** Start Extract **

Our lives are driven by false assumptions in which we become our own greatest disappointments, all the while wondering at the excellence of others. In truth, our lives lack true wonder. We do not attend to the things that are most directly at hand. That which is uniquely proper to each of us is not our marketable skill – it is our very existence! That we do not rightly see our own existence means that we fail to rightly see the existence of others. We become like a movie audience in which all of the real people sit in the dark, unaware of one another, with the digital images dancing on the screen as the center of our short-term world.

Fr. Thomas Hopko, in his famous 55 maxims, mentions several times the need “to be small,” or, words to that effect. I would modify that somewhat by saying, “Learn to be content.” In our drive for excellence or constant improvement, we never learn the skills of being content with anything. I have known people who were very set on a career ladder and had no idea what to do when they reached the top. They learned everything other than how to live.

St. Paul uses the term contentment as a normative goal of the spiritual life:

Now godliness with contentment is great gain. For we brought nothing into this world, and it is certain we can carry nothing out. And having food and clothing, with these we shall be content. But those who desire to be rich fall into temptation and a snare, and into many foolish and harmful lusts which drown men in destruction and perdition. For the love of money is a root of all kinds of evil, for which some have strayed from the faith in their greediness, and pierced themselves through with many sorrows. (1 Tim. 6:5-10)

** End Extract **
** Start Source excerpt **

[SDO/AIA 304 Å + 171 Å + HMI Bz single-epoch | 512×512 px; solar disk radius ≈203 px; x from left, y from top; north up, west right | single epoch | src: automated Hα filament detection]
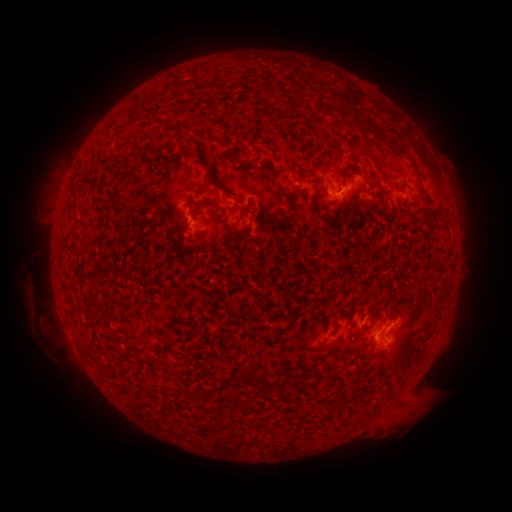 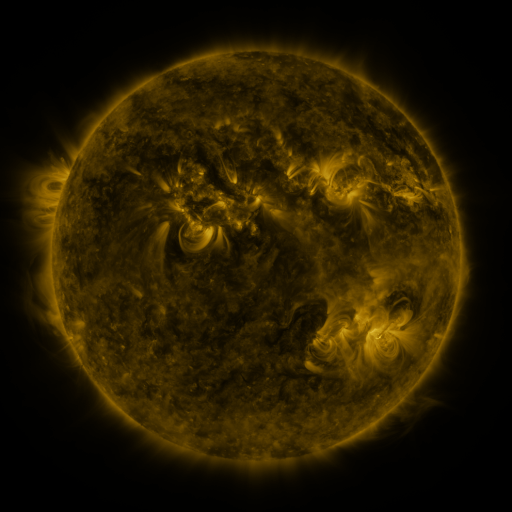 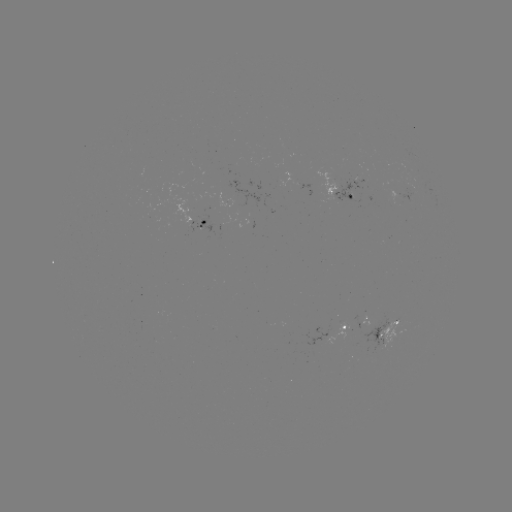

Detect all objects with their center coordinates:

** End Source excerpt **

▶ _Instructions_
A. List everything that, according to the extract, those who desire to be rich fall into.
B. How many maxims does the extract say Fr. Thomas Hopko is famous for?
C. Rewrite the extract starting with "Fr. Thomas Hopko, in" and going on through "how to live.", putting "corporate ladder" in place of "career ladder".

▶ _Task responses_
A.
- temptation
- a snare
- many foolish and harmful lusts

B. 55

C.
Fr. Thomas Hopko, in his famous 55 maxims, mentions several times the need “to be small,” or, words to that effect. I would modify that somewhat by saying, “Learn to be content.” In our drive for excellence or constant improvement, we never learn the skills of being content with anything. I have known people who were very set on a corporate ladder and had no idea what to do when they reached the top. They learned everything other than how to live.